In [4]:
import copy
import time
import numpy as np
import pandas as pd

from gensim.models.fasttext import FastText, load_facebook_model
from gensim.models.callbacks import CallbackAny2Vec
from gensim.models import word2vec

In [5]:
# pip install --upgrade gensim==4.2.0

In [6]:
pip show gensim

Name: gensim
Version: 4.2.0
Summary: Python framework for fast Vector Space Modelling
Home-page: http://radimrehurek.com/gensim
Author: Radim Rehurek
Author-email: me@radimrehurek.com
License: LGPL-2.1-only
Location: c:\users\bimas\anaconda3\lib\site-packages
Requires: scipy, numpy, Cython, smart-open
Required-by: 
Note: you may need to restart the kernel to use updated packages.


# Train model

In [6]:
class callback(CallbackAny2Vec):
    '''Callback for Word2vec with resetting loss on the end of each epoch.'''

    def __init__(self):
        self.epoch = 1

        self.epoch = 1
        self.losses = []
        self.cumu_loss = 0.0
        self.previous_epoch_time = time.time()

        self.best_model = None
        self.best_loss = 1e+30

    def on_epoch_end(self, model):
        loss = model.get_latest_training_loss()

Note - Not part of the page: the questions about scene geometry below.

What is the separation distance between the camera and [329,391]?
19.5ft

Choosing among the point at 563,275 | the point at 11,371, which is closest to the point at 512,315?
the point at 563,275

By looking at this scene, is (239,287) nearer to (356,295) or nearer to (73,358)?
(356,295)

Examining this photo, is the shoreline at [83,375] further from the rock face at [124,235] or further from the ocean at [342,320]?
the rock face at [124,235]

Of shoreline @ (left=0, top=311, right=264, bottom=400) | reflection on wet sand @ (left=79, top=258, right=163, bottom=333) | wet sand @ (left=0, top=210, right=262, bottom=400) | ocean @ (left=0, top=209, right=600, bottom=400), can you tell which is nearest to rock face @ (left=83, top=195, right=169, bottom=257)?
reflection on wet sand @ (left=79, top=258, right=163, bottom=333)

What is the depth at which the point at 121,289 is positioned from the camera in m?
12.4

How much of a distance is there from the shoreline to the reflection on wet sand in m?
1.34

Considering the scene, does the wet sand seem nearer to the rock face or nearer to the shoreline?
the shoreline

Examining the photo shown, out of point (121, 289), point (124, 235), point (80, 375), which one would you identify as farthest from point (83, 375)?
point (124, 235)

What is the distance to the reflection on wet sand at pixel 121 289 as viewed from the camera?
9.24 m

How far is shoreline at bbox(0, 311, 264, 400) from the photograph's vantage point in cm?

        norms = [np.linalg.norm(v) for v in model.wv.vectors]
        now = time.time()
        epoch_seconds = now - self.previous_epoch_time
        self.previous_epoch_time = now
        self.cumu_loss += float(loss)
        print(f"Loss after epoch {self.epoch}: {loss} (cumulative loss so far: {self.cumu_loss}) "+\
              f"-> epoch took {round(epoch_seconds, 2)} s - vector norms min/avg/max: "+\
              f"{round(float(min(norms)), 2)}, {round(float(sum(norms)/len(norms)), 2)}, {round(float(max(norms)), 2)}")
        self.epoch += 1

        self.losses.append(float(loss))
        
        # reset loss inside model
        model.running_training_loss = 0.0

        if loss < self.best_loss:
            self.best_model = copy.deepcopy(model)
            self.best_loss = loss

        if self.epoch % 5 == 0:
            self.plot(path="w2v_training_loss.png")

    def plot(self, path):
        fig, (ax1) = plt.subplots(ncols=1, figsize=(6, 6))
        ax1.plot(self.losses, label="loss per epoch")
        plt.legend()
        plt.savefig(path)
        plt.close()
        print("Plotted loss.")

In [11]:
class callback(CallbackAny2Vec):
    """
    Callback to print loss after each epoch
    """
    def __init__(self):
        self.epoch = 0

    def on_epoch_end(self, model):
        loss = model.get_latest_training_loss()
        if self.epoch == 0:
            print('Loss after epoch {}: {}'.format(self.epoch, loss))
        else:
            print('Loss after epoch {}: {}'.format(self.epoch, loss - self.loss_previous_step))
        self.epoch += 1
        self.loss_previous_step = loss

### load model

In [None]:
# model = load_facebook_model('cc.ru.300.bin')
model = FastText.load_fasttext_format('wiki.ru.bin')

### train model

In [12]:
print("building vocabulary...")
model.build_vocab(sentence_corpus[:500], update=True)

building vocabulary...


In [13]:
print("training Word2Vec...")
callbacker = callback()
model.train(
        sentence_corpus[:500],
#         epochs=model.iter,
        epochs=20,        
    total_examples=model.corpus_count,
        compute_loss=True,
        callbacks=[callbacker]
    )

training Word2Vec...
Loss after epoch 0: 0.0
Loss after epoch 1: 0.0
Loss after epoch 2: 0.0
Loss after epoch 3: 0.0
Loss after epoch 4: 0.0
Loss after epoch 5: 0.0
Loss after epoch 6: 0.0
Loss after epoch 7: 0.0
Loss after epoch 8: 0.0
Loss after epoch 9: 0.0
Loss after epoch 10: 0.0
Loss after epoch 11: 0.0
Loss after epoch 12: 0.0
Loss after epoch 13: 0.0
Loss after epoch 14: 0.0
Loss after epoch 15: 0.0
Loss after epoch 16: 0.0
Loss after epoch 17: 0.0
Loss after epoch 18: 0.0
Loss after epoch 19: 0.0


ERROR:root:Internal Python error in the inspect module.
Below is the traceback from this internal error.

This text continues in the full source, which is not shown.